**Список заданий:**
**1)** Перепишите кусок интервью о корпоративной культуре, начиная со слов «Конвертация ценностей или» и дальше до слов «на эмоциональном уровне.». Вместо «Incorpore» поставьте «Инкорпоре».
**2)** Какую теорию развивает компания, если верить интервью о корпоративной культуре?

**Документ:**
Конвертация ценностей или «All You Need Is …»
Беседу вела Катерина Печуричко.
Как выстраивать коммуникации в ситуации неопределенности, зачем лезть в душу сотруднику, как вытянуть вопросы из молчащей аудитории и чем похожи в кризисе супруги и работодатели?
Об этих и многих других вопросах, относящихся к корпоративной культуре, журнал «Советник» беседовал с исполнительным директором консалтинговой компании Incorpore Ильей Стерниным.
Илья, чем занимается ваша компания? Не словами же «мы развиваем корпоративную культуру»
Все просто: мы помогаем сделать так, чтобы собственники, руководство компаний и наемные сотрудники могли общаться и понимать друг друга не только на уровне производственных процессов, но и на уровне смыслов существования организации, на эмоциональном уровне.
Значит, вы про взаимопонимание, а его между собственником бизнеса и работником априори не существует?
Конечно, ведь работодатель и работник всегда находятся по разные стороны баррикад, и хотя они делают вроде бы одно дело, но у них совершенно разные интересы. Работодатель нередко хочет по максимуму «отжать» работника, чтоб как можно больше от него получить, и его не интересует сам человек, его взгляды, ценности и так далее. Главное — чтоб он работал как можно больше, лучше и дешевле.
У работника другая идея — «надо продаться как можно дороже, а работать не перенапрягаясь». Без коммуникации между этими позициями, без обмена смыслами это приведет к антагонизму. Сейчас, в конкурентную эпоху, компаниям невыгодны такие отношения
Выигрывать стали те бизнесы, которые применяли модели согласия между работником и работодателем (хотя, конечно, базовые противоречия между ними не исчезли). Работники, руководство и собственники должны хорошо понимать друг друга, не конфликтовать по мелочам и не оттягивать на это энергию, работать ради общей цели. Для этого у них должна быть согласованная картина мира, которую наша компания как раз помогает создавать. Мы развиваем теорию согласованной идентичности.
Согласованная идентичность — это когда ты понимаешь про меня, я — про тебя, и мы оба согласны друг про друга?
Вроде того. У любого сотрудника компании (как человека) существует много идентичностей: социальная, семейная, индивидуальная. Плохой работодатель пытается все это отодвинуть, чтобы на время работы у сотрудника существовала только одна идентичность, корпоративная, «Я-работник», а все остальное было не важно. Например, выдвигается лозунг: «коллектив нашей компании — одна семья, работа — наш дом», и такое заявление противоречит семейной идентичности работников. Это и есть несогласованный вариант. В согласованном работодатель понимает, что работник в первую очередь личность со множеством социальных ролей, поэтому вклиниться в это пространство с корпоративной идентичностью можно только в том случае, если не перечеркивать все остальные роли работника, а учитывать их.

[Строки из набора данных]

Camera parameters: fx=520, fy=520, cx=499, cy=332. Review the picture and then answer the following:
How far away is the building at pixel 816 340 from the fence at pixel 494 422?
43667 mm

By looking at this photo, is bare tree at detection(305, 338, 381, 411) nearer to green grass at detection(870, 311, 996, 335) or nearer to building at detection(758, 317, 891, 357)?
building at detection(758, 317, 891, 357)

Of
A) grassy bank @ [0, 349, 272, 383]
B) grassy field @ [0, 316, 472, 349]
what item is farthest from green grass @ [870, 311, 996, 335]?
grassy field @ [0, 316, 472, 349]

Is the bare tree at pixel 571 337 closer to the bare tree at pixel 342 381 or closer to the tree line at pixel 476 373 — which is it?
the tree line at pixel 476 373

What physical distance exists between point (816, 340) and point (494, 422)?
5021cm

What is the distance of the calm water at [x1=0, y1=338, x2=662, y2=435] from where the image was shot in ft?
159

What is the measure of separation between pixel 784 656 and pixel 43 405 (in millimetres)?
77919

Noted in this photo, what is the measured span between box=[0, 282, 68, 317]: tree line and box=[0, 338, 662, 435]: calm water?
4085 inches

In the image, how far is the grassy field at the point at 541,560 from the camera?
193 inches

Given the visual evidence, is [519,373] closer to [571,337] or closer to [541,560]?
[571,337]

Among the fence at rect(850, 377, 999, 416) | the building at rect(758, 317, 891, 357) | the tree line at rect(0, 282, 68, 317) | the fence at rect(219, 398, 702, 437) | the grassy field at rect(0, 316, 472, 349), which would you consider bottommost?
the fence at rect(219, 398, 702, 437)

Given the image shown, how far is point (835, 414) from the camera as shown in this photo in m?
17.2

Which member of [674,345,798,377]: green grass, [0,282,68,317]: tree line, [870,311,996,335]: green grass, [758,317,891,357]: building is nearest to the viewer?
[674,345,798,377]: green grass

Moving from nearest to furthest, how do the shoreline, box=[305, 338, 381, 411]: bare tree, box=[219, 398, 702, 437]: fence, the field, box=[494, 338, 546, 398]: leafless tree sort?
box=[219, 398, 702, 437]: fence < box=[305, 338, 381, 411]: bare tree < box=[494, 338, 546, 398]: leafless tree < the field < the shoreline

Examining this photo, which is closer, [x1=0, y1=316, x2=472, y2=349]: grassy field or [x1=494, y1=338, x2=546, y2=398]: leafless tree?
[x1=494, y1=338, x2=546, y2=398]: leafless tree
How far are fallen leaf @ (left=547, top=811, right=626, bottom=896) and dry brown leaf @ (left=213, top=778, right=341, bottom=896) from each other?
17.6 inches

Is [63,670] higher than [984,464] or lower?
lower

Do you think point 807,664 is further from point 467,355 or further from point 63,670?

**Решения заданий:**
**1)**
Конвертация ценностей или «All You Need Is …»
Беседу вела Катерина Печуричко.
Как выстраивать коммуникации в ситуации неопределенности, зачем лезть в душу сотруднику, как вытянуть вопросы из молчащей аудитории и чем похожи в кризисе супруги и работодатели?
Об этих и многих других вопросах, относящихся к корпоративной культуре, журнал «Советник» беседовал с исполнительным директором консалтинговой компании Инкорпоре Ильей Стерниным.
Илья, чем занимается ваша компания? Не словами же «мы развиваем корпоративную культуру»
Все просто: мы помогаем сделать так, чтобы собственники, руководство компаний и наемные сотрудники могли общаться и понимать друг друга не только на уровне производственных процессов, но и на уровне смыслов существования организации, на эмоциональном уровне.

**2)** Теорию согласованной идентичности.